We have two sets of pipes that let water from the marsh back into the river. One has a gate, one doesn’t. The one that has a gate was effectively blocked by the beavers. The one that doesn’t have a gate was effectively slowed down by the beavers. It was easy enough to open up the pipe with a gate. It was slow work clearing the way for some extra drainage from the other pipe.
The big field is our Venice. It is full of canals and ponds. The Canadian geese are enjoying the new estuary. WIth all the beaver, Canadian geese and cold spring, it is not much different from Canada here in New Jersey.
A good soaking like this is helpful to let us know just how high above water we are here.

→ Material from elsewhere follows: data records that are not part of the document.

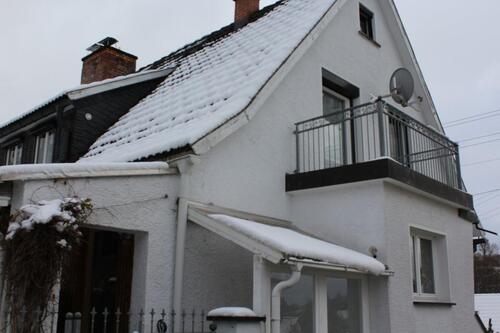 Foto - 4 Zimmer Einfamilienhaus zur Miete in Frankenblick
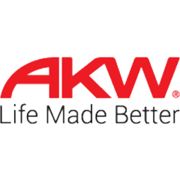 Logo AKW Medi-Care Ltd.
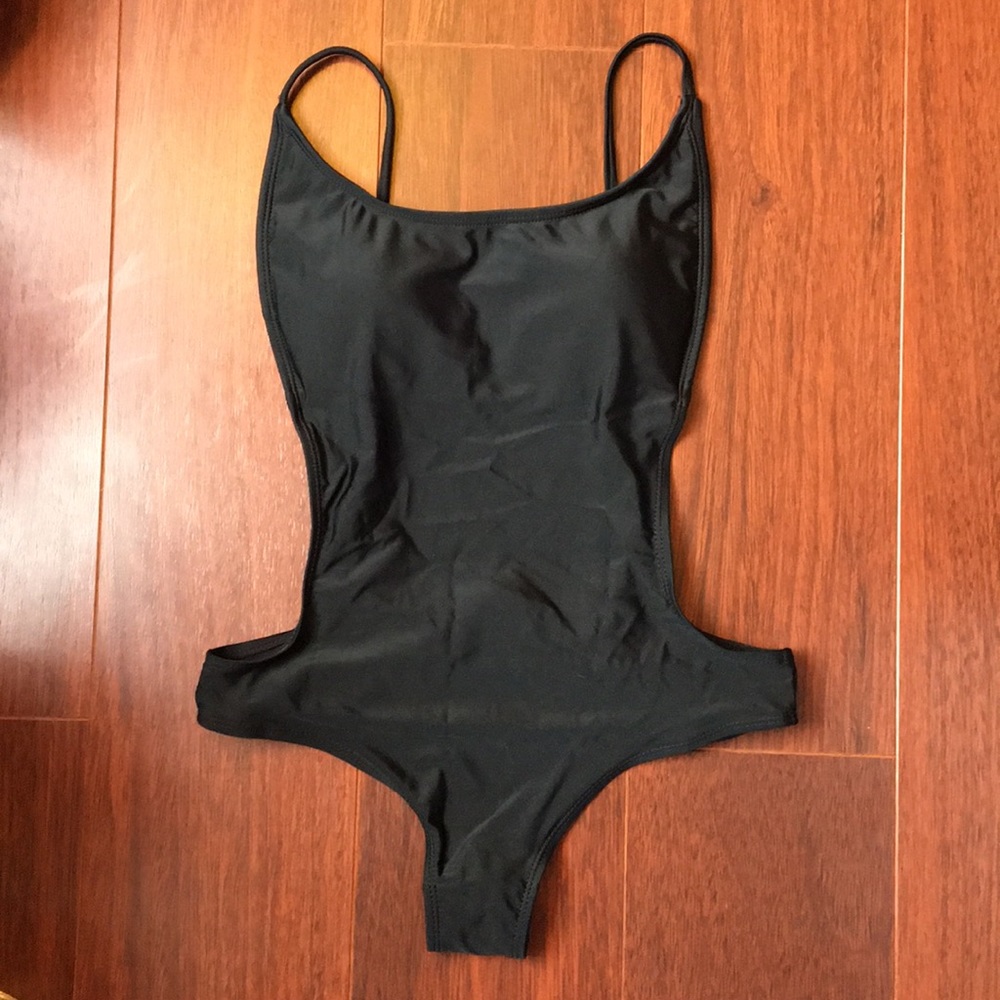 Never Worn Famous Sunny Suit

We are not very high. Fields that we plan to plant were high, dry and well drained. The wet field was wet, with lots of standing water. The pipe at the deep end of the field was buried in mud. Someday that pipe will help with the drainage. Today, we just marked it so we can dig it out when it is a little drier.
Today, we moved the cold crops from the greenhouse out to the hoop house.We moved the spinach, chard, lettuce, kale, and broccoli out to the hoop houses where they will be planted soon. The hoop house was doing it’s job and turning the sun’s energy into heat. The plants should enjoy their new home.
After the flats of cold crops were moved to acclimate to their new home, we prepared a couple of raised beds for the root crops, which we will plant soon. The extra space in the green house will soon be filled with more flats of seedlings. There should be a lot of vegetables this year.
With the help of the Shedaker brothers, we sharpened the blades of the brush hog to prepare it for action before all the green comes back and hides all the mowing hazards. The brush hog did it’s bit, mowing down lots of wild blackberries. Unfortunately, at the end of the day, the soak got the best of the tractor. I got hung up on a an old tire under the brush in the community gardens and I spun my way into a rut. Try as I might, I could not free the tractor from its mire. March played it’s last trick on me. I’ll get the Tractor out on April fools day. Today, I walked home.
When I gave up on the tractor and walked in the narrow lane, the peepers were peeping. I startled an egret, a muskrat, and several ducks as I walked in. It was a beautiful evening. It was a fine end to a funny month.